Le seul fait d’écrire ces premières lignes dans mon journal m’épouvante déjà et me force à réunir le peu de courage et de raison qu’il me reste encore, sans oublier qu’ à la seule pensée de raconter mon histoire l’ombre s’étend déjà sur mes propos, je ne les reconnais déjà plus, une confusion désespérante s’installe entre chaque mot, et même pire, entre chaque lettre.

D’ailleurs, en ce moment même perdure l’impression pénible d’écrire sous la dictée d’une de ces entités terrifiantes, dans un langage inconnu, des choses totalement absurdes.

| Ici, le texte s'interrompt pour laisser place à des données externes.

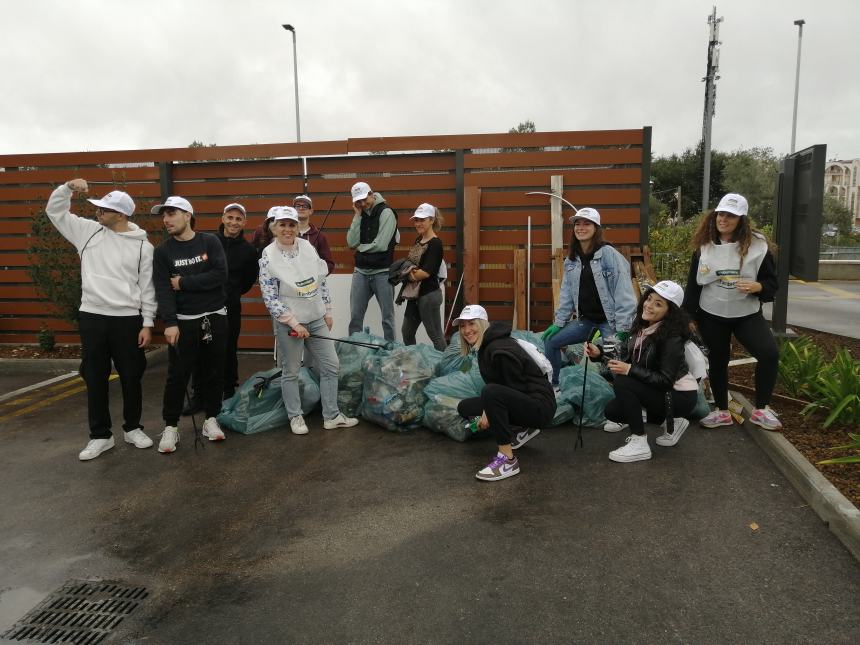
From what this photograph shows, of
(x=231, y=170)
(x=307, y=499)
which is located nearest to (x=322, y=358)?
(x=307, y=499)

Pour me donner un peu de cœur au ventre il m’arrive souvent de repenser à ces moments si agréables et insouciants appartenant à cette enfance passée dans le bocage bourbonnais. Cependant, si agréables et insouciants m’apparaissent-ils toujours d’emblée, je sais à présent qu’ils ne sont, pour la plupart, qu’une fiction destinée à occulter la plus grande part de ma misérable existence à cette période de ma vie.

La principale difficulté que je rencontre désormais pour me les évoquer c’est que je suis incapable de savoir quand cette fiction est de mon ressort, si c’est moi qui l’ai crée, ou si on me l’a implantée dans la cervelle comme on implante dans un système d’exploitation un programme informatique, une tâche de fond.

Maintes fois la nuit je fus réveillé par mon instinct et ouvrant en grand les yeux dans le noir je parvenais à y distinguer des êtres encore plus noirs que la nuit. Cette noirceur effroyable m’asséchait la bouche et il m’était à cet instant impossible de crier d’appeler à l’aide. Tétanisé par l’horreur je ne pouvais rien faire d’autre que d’observer l’indicible.

Au matin, quand les rayons du soleil perçaient de nouveau à travers les volets de bois de la chambre, il m’arrivait encore un bref moment de douter de la réalité de ces horreurs nocturnes. Je m’efforçais alors de les ranger dans la catégorie des cauchemars, aidé en cela par ma mère qui , souvent, me poussait à les lui raconter. Ce dont il m’était impossible tant l’empreinte qu’ils avaient laissée était confuse, et dont j’éprouvais jusque dans la moelle de mes os le danger de les dire. Alors, j’en inventais d’autres à la hâte, des cauchemars plus classiques, et les ayant dit elle me rappelait de façon régulière et avec mansuétude- car dans ceux là j’étais un petit assassin- qu’un mauvais rêve dit à voix haute ne se réalise jamais.

Je sais à présent que ces souvenirs sont tout aussi truqués que l’instant présent dans lequel je me contorsionne pour garder le peu de raison qui vaille. Je sais que ma mère est un personnage de fiction tout comme mon père, mes amis, le décor dans son ensemble m’accompagnant à chaque moment de ma misérable existence ; que de toute évidence moi-même ne suis même plus certain d’exister vraiment en tant qu’individu disposant d’une liberté d’expression quelconque. Je ne suis peut-être rien de plus qu’un programme informatique parmi tant d’autres. Voire même un virus destiné à parfaire les objectifs occultes de ces entités terrifiantes qui se jouent de nos drames de nos tragédies, qui les exploitent dans le seul but de les divertir de leur effroyable ennui.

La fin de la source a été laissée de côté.